ASM may take disks offline because of long latencies. FlashGrid services monitor when the failed disks become available again and try to initiate the ASM ONLINE operation. However, it can lead to excessive alerts through Oracle Enterprise Manager (OEM). This article discusses the recommended configuration of the default OEM metrics related to offline disks.
Default configuration
There are two metrics that can trigger alerts when a disk goes offline: Disk Status and Offline Disk Count
By default, both metrics are collected every 15 minutes and trigger an alert on the first occurrence of the event.

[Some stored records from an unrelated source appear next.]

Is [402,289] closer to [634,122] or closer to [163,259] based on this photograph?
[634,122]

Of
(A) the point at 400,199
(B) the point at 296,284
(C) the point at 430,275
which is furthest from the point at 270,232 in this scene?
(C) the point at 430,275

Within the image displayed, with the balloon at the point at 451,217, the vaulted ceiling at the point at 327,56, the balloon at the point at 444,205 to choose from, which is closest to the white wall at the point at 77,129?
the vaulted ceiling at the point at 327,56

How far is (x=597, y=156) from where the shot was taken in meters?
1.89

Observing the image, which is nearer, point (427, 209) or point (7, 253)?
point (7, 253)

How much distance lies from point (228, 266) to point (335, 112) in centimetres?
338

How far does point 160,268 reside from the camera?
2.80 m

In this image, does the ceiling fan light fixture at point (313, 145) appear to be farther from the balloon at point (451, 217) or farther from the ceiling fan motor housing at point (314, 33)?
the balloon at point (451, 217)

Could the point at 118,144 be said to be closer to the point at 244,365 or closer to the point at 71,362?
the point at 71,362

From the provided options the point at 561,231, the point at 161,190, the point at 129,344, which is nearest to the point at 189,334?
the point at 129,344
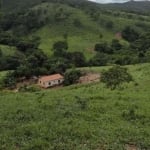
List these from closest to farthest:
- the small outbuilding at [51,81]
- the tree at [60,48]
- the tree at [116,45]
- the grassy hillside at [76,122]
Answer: the grassy hillside at [76,122], the small outbuilding at [51,81], the tree at [60,48], the tree at [116,45]

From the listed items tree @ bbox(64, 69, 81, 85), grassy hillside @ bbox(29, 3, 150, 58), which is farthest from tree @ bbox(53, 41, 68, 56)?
tree @ bbox(64, 69, 81, 85)

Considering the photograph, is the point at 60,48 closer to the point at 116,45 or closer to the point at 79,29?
the point at 116,45

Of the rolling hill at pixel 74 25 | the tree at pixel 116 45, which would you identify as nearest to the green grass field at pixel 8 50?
the rolling hill at pixel 74 25

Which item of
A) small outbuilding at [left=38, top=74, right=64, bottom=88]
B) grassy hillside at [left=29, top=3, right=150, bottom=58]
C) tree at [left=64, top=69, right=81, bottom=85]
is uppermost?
tree at [left=64, top=69, right=81, bottom=85]

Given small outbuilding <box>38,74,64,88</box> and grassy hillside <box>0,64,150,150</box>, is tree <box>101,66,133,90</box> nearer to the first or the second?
grassy hillside <box>0,64,150,150</box>

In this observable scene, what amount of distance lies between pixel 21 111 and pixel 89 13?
132466 mm

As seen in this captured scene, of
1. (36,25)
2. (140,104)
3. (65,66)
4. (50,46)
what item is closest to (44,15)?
(36,25)

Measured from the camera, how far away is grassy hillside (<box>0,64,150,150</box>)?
50.7ft

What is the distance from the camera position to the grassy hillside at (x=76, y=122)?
15452mm

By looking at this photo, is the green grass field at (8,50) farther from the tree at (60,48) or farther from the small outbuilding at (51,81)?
the small outbuilding at (51,81)

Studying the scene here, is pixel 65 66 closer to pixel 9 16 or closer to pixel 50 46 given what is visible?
pixel 50 46

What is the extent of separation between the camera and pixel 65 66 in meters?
73.9

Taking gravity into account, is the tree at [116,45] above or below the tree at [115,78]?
below

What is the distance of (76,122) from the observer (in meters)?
18.0
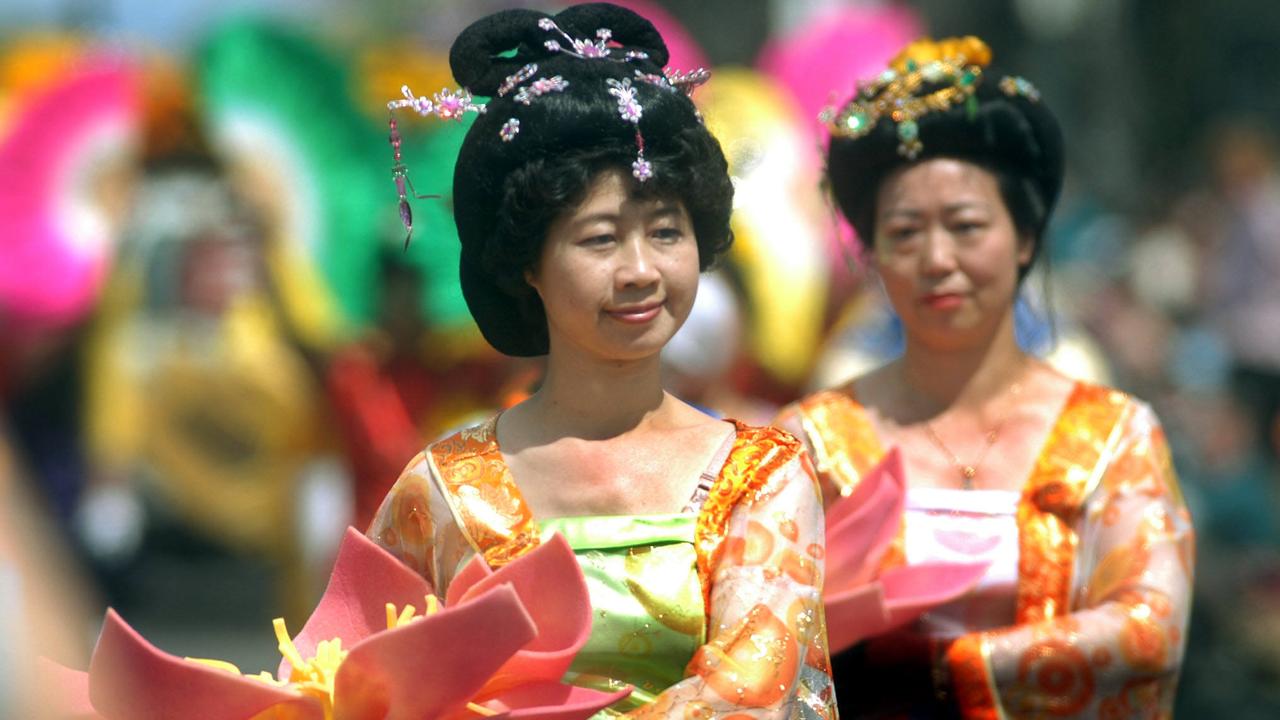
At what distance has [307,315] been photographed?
9.46 m

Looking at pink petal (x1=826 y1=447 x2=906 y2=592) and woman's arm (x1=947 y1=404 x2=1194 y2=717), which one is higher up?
pink petal (x1=826 y1=447 x2=906 y2=592)

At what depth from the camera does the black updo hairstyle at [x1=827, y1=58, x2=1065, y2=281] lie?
423 cm

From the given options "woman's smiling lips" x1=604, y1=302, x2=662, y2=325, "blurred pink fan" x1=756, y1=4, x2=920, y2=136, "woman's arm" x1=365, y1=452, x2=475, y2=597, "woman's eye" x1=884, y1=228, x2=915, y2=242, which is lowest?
"woman's arm" x1=365, y1=452, x2=475, y2=597

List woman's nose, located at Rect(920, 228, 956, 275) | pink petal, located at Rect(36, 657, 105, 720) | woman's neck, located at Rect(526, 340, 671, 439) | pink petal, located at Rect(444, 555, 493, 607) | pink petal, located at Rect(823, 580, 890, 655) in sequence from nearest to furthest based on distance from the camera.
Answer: pink petal, located at Rect(36, 657, 105, 720) → pink petal, located at Rect(444, 555, 493, 607) → woman's neck, located at Rect(526, 340, 671, 439) → pink petal, located at Rect(823, 580, 890, 655) → woman's nose, located at Rect(920, 228, 956, 275)

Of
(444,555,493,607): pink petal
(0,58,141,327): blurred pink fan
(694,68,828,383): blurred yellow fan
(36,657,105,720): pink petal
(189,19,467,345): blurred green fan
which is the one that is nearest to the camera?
(36,657,105,720): pink petal

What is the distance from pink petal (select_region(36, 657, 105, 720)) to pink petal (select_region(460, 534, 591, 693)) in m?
0.52

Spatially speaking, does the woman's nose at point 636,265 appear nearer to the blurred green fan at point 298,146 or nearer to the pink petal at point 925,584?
the pink petal at point 925,584

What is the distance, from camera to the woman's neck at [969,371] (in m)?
4.29

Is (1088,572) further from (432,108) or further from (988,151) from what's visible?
(432,108)

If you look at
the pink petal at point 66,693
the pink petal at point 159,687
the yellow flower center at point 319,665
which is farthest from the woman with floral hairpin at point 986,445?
the pink petal at point 66,693

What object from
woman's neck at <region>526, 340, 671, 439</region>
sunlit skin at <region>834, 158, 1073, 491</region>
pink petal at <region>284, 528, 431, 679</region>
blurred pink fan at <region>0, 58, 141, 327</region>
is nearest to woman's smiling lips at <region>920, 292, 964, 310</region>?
sunlit skin at <region>834, 158, 1073, 491</region>

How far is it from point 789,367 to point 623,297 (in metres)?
6.04

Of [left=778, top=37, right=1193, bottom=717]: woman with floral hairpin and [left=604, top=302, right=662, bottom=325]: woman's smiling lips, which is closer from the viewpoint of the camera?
[left=604, top=302, right=662, bottom=325]: woman's smiling lips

On the other hand, FlashGrid services are expected to bring the failed disks online after a transient error within 10 minutes. Therefore, the default OEM settings can lead to alerts even when FlashGrid services resolve the issue (e.g. when a metric was collected within a 10-minute period).
Recommended configuration
It is advised to trigger an alert when the issue is not resolved automatically. Metric settings should be customized to set the alert status only after the 2nd occurrence of the event.
Go to the Cluster ASM target -> Monitoring -> Metric and Collection Settings
Select the Disk Status metric and click on Edit
Click Edit on Monitored Objects
Set the Number of Occurrences to 2 and click Continue
Click Continue. Similarly, set the number of occurrences to 2 for the Offline Disk Count metric and click OK to save the changes to the repository:
If there is a monitoring template in place, the occurrence should be set in it similarly.
This way, intermittent disk errors, which are resolved by FlashGrid services automatically, will not trigger OEM alerts.